The Postal Service improperly blocked a New Jersey firm from distributing flyers promoting use of prophylactics and advertising those sold by the firm, U.S. District Court Judge John Garrett Penn has ruled.

Saying the flyers were not obscene and did not treat the subject of contraceptive products "in a pandering, suggestive or graphic way," Penn said prohibiting Youngs Drug Products Co. of Piscataway from distributing its flyers violated free speech.

"There has been an insufficient showing that substantial privacy interests will be invaded in an essentially intolerable manner" by Youngs' unsolicited distribution of the flyers, Penn said in his ruling Tuesday, effectively striking down part of a 1970 statute.

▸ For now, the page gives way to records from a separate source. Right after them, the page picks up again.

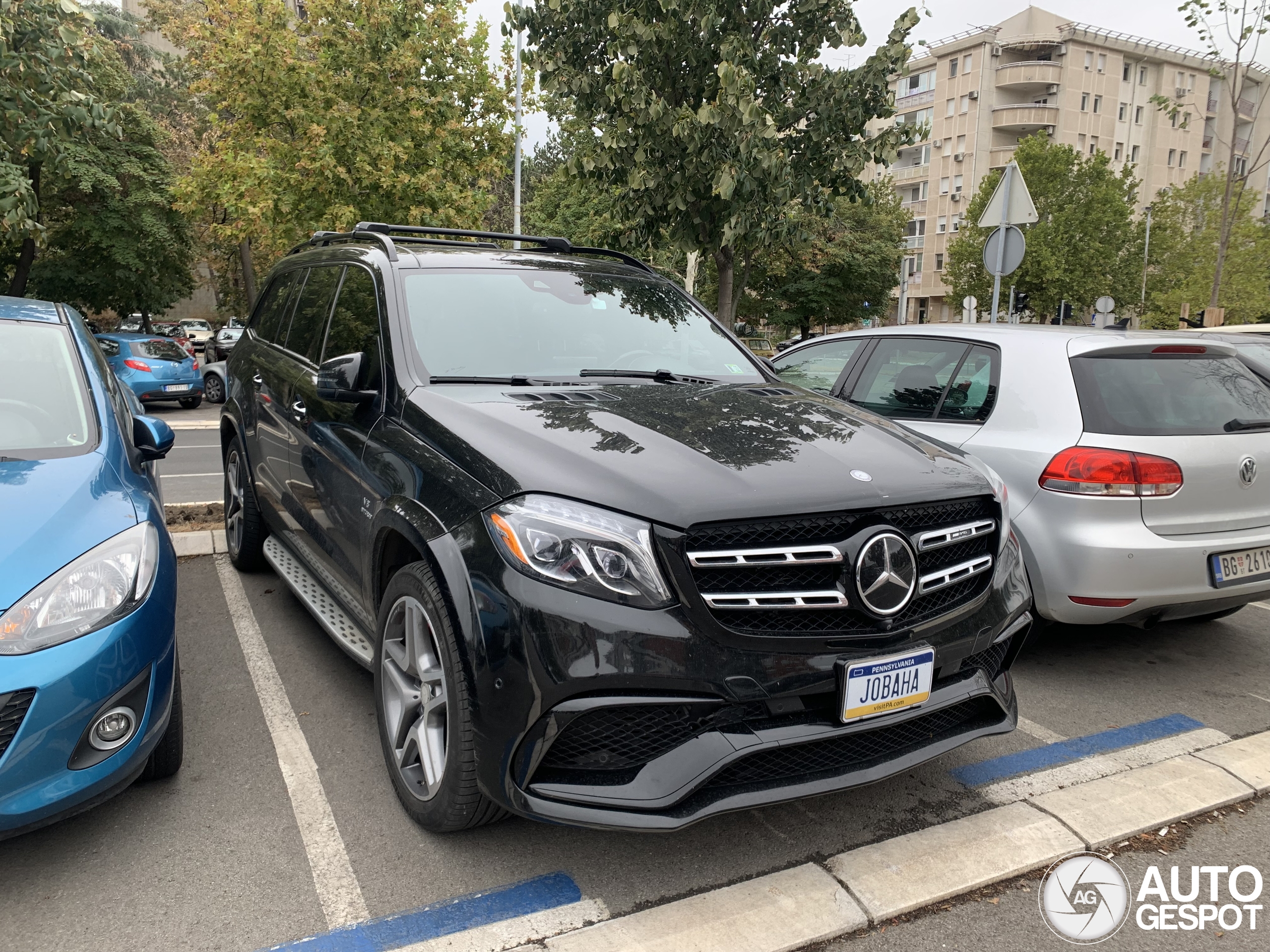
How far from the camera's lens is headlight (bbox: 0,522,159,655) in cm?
237

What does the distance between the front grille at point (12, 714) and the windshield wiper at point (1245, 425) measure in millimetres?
4561

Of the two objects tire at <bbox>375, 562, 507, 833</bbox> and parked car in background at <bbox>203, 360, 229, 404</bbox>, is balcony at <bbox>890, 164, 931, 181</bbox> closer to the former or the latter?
parked car in background at <bbox>203, 360, 229, 404</bbox>

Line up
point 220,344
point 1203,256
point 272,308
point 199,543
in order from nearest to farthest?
point 272,308
point 199,543
point 220,344
point 1203,256

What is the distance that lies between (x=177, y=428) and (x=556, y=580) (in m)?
14.7

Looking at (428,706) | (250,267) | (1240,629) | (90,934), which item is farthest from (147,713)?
(250,267)

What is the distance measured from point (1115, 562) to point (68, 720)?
3.75m

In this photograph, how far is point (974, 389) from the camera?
4.64m

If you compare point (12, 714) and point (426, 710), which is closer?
point (12, 714)

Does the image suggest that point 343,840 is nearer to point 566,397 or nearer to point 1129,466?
point 566,397

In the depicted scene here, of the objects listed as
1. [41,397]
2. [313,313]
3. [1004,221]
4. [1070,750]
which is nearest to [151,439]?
[41,397]

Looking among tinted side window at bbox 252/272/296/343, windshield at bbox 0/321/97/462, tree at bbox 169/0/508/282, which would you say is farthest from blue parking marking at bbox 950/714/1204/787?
tree at bbox 169/0/508/282

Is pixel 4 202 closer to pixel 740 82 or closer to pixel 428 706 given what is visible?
pixel 740 82

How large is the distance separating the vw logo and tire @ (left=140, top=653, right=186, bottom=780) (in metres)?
2.14

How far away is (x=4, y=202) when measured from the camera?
25.1ft
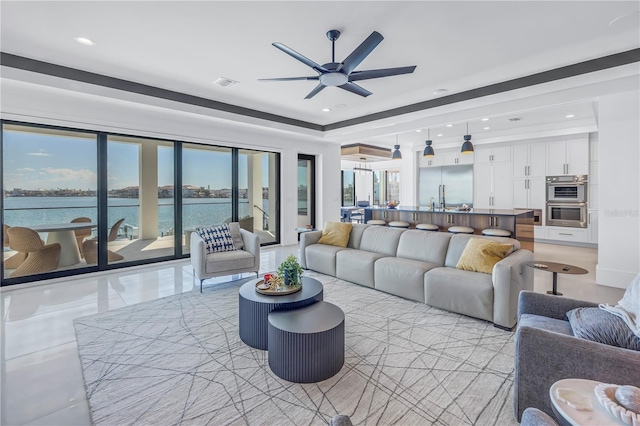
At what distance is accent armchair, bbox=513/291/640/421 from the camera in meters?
1.43

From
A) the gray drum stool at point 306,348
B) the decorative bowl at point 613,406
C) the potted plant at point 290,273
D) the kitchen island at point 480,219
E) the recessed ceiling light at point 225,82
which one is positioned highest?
the recessed ceiling light at point 225,82

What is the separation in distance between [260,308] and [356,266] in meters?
1.99

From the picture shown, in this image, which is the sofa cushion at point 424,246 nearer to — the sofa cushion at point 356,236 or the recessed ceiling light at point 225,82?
the sofa cushion at point 356,236

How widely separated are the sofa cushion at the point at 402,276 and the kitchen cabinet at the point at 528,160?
576 centimetres

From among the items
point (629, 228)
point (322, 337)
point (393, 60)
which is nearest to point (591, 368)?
point (322, 337)

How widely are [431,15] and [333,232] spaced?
3242 millimetres

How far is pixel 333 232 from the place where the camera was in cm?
511

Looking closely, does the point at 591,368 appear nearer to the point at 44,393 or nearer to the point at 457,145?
the point at 44,393

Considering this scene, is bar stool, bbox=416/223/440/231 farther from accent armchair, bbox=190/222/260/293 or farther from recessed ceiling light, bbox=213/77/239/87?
recessed ceiling light, bbox=213/77/239/87

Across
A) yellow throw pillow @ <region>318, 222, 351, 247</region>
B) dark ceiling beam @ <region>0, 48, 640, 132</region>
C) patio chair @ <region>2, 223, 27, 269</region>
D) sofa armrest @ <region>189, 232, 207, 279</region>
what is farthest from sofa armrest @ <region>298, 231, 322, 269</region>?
patio chair @ <region>2, 223, 27, 269</region>

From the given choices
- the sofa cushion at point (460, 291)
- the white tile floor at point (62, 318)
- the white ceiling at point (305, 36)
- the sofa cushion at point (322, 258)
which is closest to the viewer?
the white tile floor at point (62, 318)

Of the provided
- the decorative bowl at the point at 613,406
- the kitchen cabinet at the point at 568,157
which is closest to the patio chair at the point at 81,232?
the decorative bowl at the point at 613,406

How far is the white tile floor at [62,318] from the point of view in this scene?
1.96 m

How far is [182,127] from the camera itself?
568 centimetres
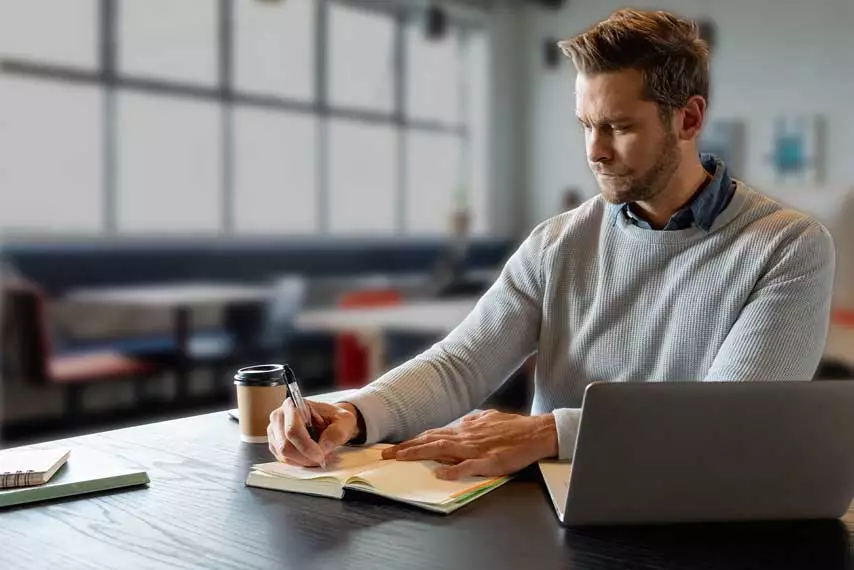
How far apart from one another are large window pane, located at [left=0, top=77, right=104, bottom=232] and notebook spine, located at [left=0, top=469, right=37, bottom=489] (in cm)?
410

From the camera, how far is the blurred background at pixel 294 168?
179 inches

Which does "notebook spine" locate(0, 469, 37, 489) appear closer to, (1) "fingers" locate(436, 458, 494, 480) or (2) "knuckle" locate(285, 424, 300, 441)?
(2) "knuckle" locate(285, 424, 300, 441)

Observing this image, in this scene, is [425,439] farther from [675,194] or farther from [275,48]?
[275,48]

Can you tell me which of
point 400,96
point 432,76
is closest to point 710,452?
point 400,96

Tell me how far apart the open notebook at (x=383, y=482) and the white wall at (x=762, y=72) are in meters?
5.24

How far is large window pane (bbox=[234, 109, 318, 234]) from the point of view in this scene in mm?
6141

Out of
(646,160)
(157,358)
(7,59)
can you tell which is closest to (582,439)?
(646,160)

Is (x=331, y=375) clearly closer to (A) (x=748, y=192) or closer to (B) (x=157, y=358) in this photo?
(B) (x=157, y=358)

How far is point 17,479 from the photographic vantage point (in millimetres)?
1087

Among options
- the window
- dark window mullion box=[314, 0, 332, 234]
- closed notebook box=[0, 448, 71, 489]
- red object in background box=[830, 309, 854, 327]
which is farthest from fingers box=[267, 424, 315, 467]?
dark window mullion box=[314, 0, 332, 234]

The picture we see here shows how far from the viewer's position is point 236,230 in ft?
20.2

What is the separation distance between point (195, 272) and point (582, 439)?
4936 mm

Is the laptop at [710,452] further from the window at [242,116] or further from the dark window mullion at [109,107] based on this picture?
the dark window mullion at [109,107]

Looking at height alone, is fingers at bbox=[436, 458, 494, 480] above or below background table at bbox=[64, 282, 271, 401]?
above
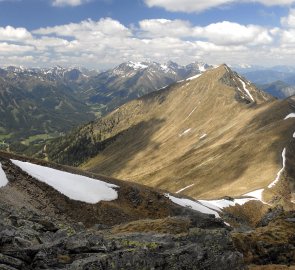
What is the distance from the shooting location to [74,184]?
187 feet

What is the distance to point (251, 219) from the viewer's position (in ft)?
267

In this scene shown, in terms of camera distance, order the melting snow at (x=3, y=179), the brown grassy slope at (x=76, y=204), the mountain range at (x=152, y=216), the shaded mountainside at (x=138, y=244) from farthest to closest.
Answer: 1. the melting snow at (x=3, y=179)
2. the brown grassy slope at (x=76, y=204)
3. the mountain range at (x=152, y=216)
4. the shaded mountainside at (x=138, y=244)

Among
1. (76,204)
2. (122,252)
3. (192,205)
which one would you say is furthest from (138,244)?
(192,205)

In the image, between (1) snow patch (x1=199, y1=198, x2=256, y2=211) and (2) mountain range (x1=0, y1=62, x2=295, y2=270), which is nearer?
(2) mountain range (x1=0, y1=62, x2=295, y2=270)

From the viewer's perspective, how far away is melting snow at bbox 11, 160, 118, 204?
53938 millimetres

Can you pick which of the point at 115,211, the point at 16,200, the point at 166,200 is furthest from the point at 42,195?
the point at 166,200

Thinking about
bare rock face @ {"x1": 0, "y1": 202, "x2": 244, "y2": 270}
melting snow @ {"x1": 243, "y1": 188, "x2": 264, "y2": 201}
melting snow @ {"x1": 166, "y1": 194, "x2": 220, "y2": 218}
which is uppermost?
melting snow @ {"x1": 243, "y1": 188, "x2": 264, "y2": 201}

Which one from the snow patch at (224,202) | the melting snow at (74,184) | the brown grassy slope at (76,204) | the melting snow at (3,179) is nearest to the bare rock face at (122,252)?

Penn set the following conditions under which flyers promoting contraceptives may be mailed to the public:

* The envelope must completely obscure the flyer's contents.

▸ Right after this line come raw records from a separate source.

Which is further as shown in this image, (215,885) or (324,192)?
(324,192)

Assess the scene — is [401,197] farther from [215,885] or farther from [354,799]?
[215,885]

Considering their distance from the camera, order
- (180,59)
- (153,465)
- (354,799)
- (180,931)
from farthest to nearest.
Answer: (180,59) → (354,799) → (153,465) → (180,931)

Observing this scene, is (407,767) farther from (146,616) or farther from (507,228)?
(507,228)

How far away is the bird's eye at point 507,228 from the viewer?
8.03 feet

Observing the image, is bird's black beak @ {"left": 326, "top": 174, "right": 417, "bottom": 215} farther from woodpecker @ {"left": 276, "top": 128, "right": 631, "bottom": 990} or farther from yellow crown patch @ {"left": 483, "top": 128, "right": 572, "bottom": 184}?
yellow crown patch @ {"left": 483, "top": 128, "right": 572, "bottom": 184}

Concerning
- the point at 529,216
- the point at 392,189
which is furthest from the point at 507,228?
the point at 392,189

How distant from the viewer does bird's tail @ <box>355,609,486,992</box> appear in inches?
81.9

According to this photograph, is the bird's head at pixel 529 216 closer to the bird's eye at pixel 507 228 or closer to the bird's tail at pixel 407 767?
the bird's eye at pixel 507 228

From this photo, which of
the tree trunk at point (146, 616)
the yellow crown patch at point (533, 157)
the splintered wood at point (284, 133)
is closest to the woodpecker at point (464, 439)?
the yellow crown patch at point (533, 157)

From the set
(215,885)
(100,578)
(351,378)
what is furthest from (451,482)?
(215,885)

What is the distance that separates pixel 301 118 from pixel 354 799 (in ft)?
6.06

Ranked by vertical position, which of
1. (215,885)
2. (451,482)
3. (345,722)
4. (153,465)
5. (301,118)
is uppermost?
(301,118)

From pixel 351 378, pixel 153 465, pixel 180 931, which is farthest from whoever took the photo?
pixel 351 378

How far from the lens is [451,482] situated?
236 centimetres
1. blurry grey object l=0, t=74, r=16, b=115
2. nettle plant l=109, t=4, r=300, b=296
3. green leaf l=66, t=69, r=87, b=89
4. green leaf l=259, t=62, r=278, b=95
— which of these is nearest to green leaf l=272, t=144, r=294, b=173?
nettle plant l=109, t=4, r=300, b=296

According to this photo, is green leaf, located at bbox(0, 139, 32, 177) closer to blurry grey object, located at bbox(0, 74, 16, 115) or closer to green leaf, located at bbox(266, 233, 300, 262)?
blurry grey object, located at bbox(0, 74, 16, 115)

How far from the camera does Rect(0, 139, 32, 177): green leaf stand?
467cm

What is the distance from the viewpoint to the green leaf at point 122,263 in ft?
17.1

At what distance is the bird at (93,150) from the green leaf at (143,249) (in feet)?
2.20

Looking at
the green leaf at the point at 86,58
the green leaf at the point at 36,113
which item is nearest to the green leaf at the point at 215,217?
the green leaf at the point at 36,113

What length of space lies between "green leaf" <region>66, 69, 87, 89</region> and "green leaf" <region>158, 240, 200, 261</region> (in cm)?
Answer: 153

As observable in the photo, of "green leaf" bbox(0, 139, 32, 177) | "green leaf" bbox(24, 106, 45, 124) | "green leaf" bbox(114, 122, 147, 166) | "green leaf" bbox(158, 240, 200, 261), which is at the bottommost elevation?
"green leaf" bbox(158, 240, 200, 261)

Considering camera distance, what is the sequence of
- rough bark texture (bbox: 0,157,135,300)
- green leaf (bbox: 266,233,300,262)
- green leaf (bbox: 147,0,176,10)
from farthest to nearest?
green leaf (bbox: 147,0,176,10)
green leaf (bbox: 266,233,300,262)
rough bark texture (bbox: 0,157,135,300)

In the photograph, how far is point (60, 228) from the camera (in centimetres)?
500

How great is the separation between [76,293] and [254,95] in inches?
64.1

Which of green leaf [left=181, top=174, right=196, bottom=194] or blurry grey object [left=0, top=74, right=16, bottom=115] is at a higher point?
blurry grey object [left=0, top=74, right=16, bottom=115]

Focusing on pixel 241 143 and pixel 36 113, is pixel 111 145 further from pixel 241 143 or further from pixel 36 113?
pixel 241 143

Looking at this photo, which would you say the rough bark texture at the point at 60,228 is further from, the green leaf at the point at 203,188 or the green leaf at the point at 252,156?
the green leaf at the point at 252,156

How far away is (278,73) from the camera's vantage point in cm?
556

* The envelope must note prominently that the flyer is unsolicited.

* The envelope must bear a "prominent warning" indicating that the contents promote "contraceptive products."

* The flyer must be accompanied by notice that the recipient can demand removal of his name from the mailing list.

Youngs Drug Products, a 60-year-old firm, had notified the Postal Service of its intention to mail the flyers, and filed suit when the service warned in letters that the firm could be subject to criminal prosecution.